## Directions for this task:
From the first line to the last, write out the records exactly, leaving out images.

--------------------

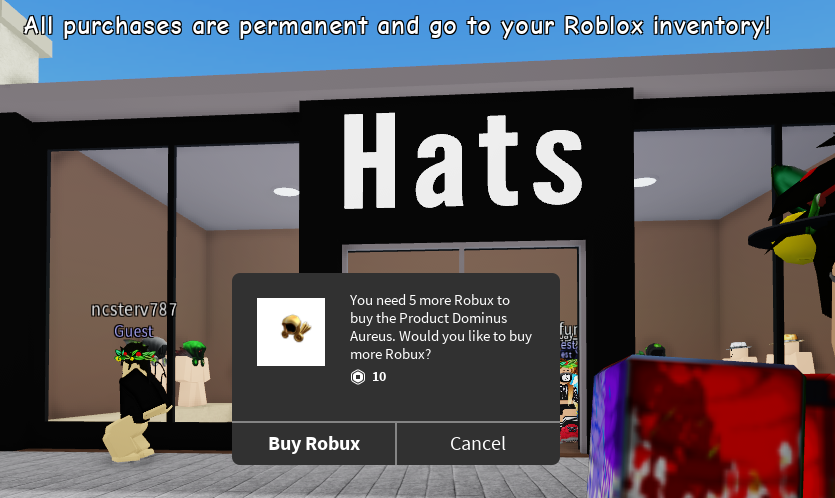 Www.roblox/ads Lord Cowcow On Twitter I Ve Been Seeing Ads For This Game For The Past Few Days Which Falsely Advertise Dominus For 5 Robux How These Ads Are Allowed In The First Place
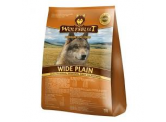 Wolfsblut Wide Plain 寬平原 成犬 15kg (馬肉+甘薯)(深橙色)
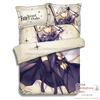 New Jeanne D'arc - Fate Grand Order Japanese Anime Bed Blanket or Duvet Cover with Pillow Covers ADP-CP160414 - Anime Dakimakura Pillow Shop | Fast, Free Shipping, Dakimakura Pillow & Cover shop, pillow For sale, Dakimakura Japan Store, Buy Custom Hugging Pillow Cover - 4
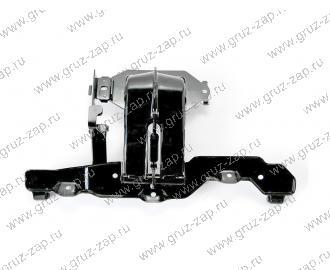 шарнир дефлектора кабины, правый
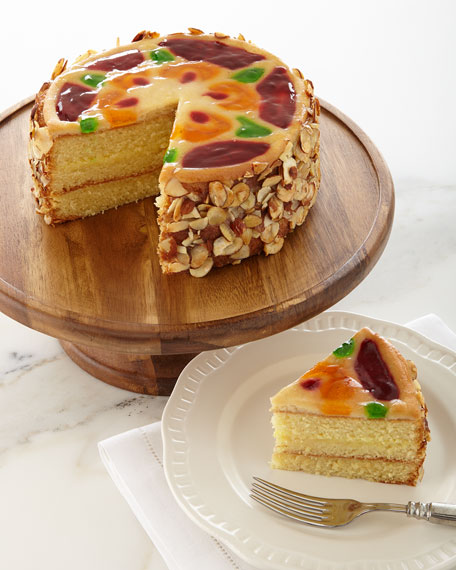 Annie Pie's Bakery Austrian Lemon Torte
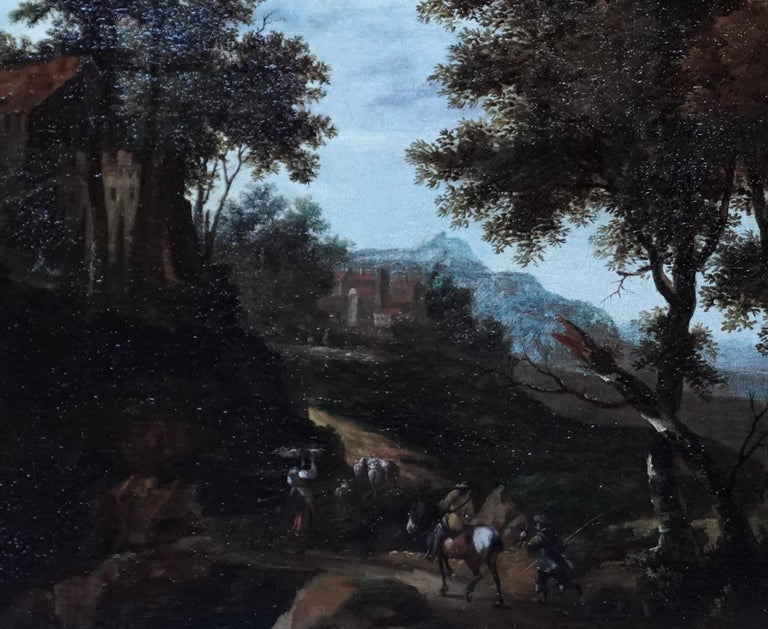 Italian Landscape with Travellers - Dutch Golden Age 17thC art oil painting - Black Landscape Painting by Jacob van der Croos (att)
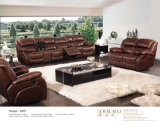 Genuine Leather Recliner Sofa (850)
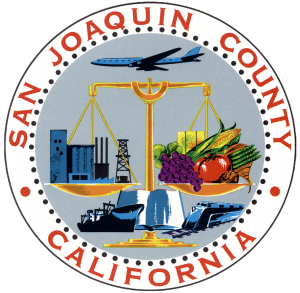 San Joaquin County Chemical Dependency Counseling Center Logo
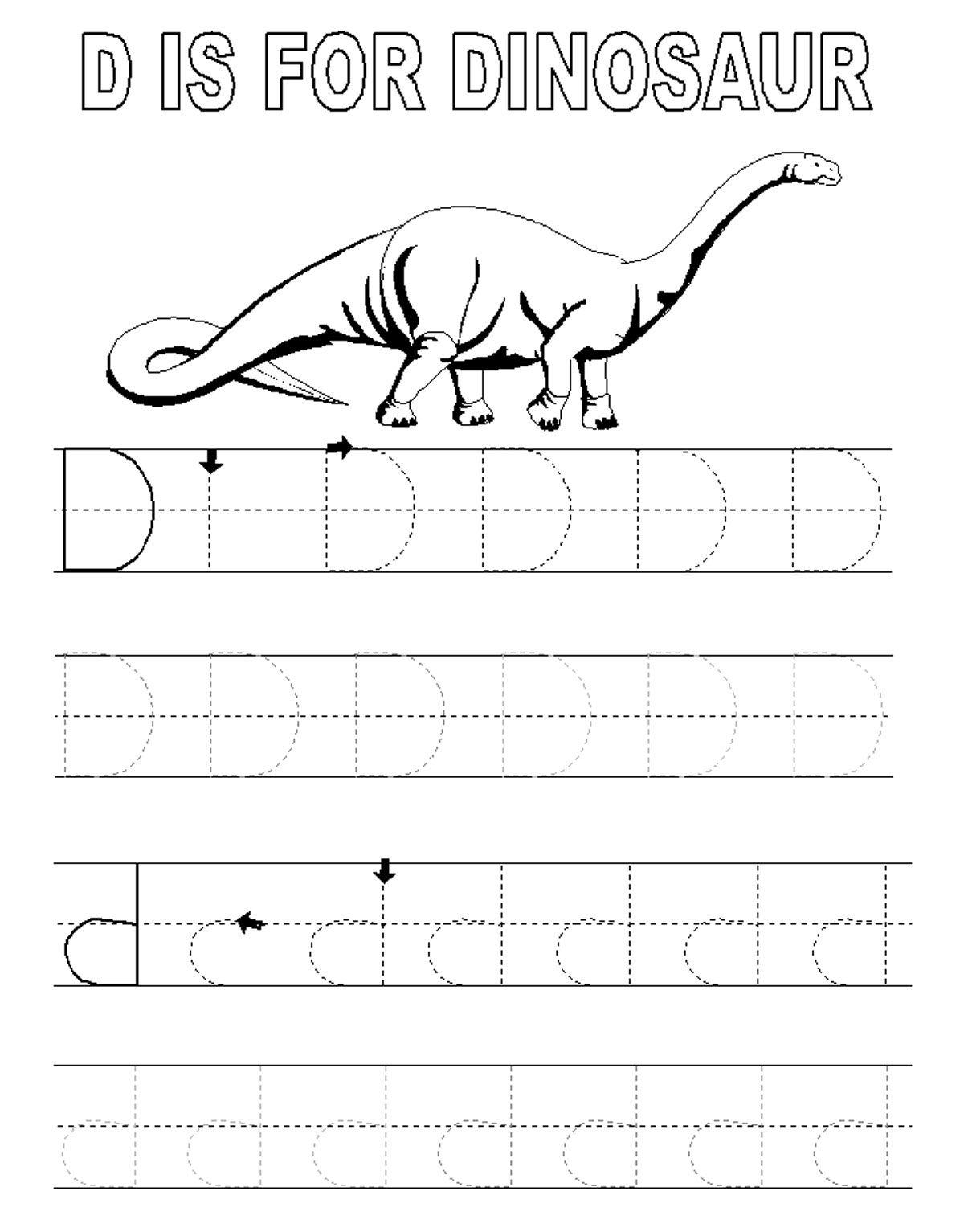 Alphabet Tracer Pages D Dinosaur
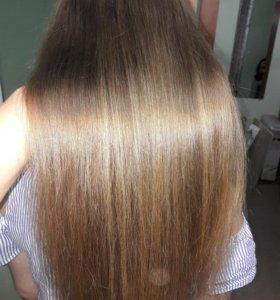 Полировка волос!!!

--------------------

## Answer to this task:
 Www.roblox/ads Lord Cowcow On Twitter I Ve Been Seeing Ads For This Game For The Past Few Days Which Falsely Advertise Dominus For 5 Robux How These Ads Are Allowed In The First Place
 Wolfsblut Wide Plain 寬平原 成犬 15kg (馬肉+甘薯)(深橙色)
 New Jeanne D'arc - Fate Grand Order Japanese Anime Bed Blanket or Duvet Cover with Pillow Covers ADP-CP160414 - Anime Dakimakura Pillow Shop | Fast, Free Shipping, Dakimakura Pillow & Cover shop, pillow For sale, Dakimakura Japan Store, Buy Custom Hugging Pillow Cover - 4
 шарнир дефлектора кабины, правый
 Annie Pie's Bakery Austrian Lemon Torte
 Italian Landscape with Travellers - Dutch Golden Age 17thC art oil painting - Black Landscape Painting by Jacob van der Croos (att)
 Genuine Leather Recliner Sofa (850)
 San Joaquin County Chemical Dependency Counseling Center Logo
 Alphabet Tracer Pages D Dinosaur
 Полировка волос!!!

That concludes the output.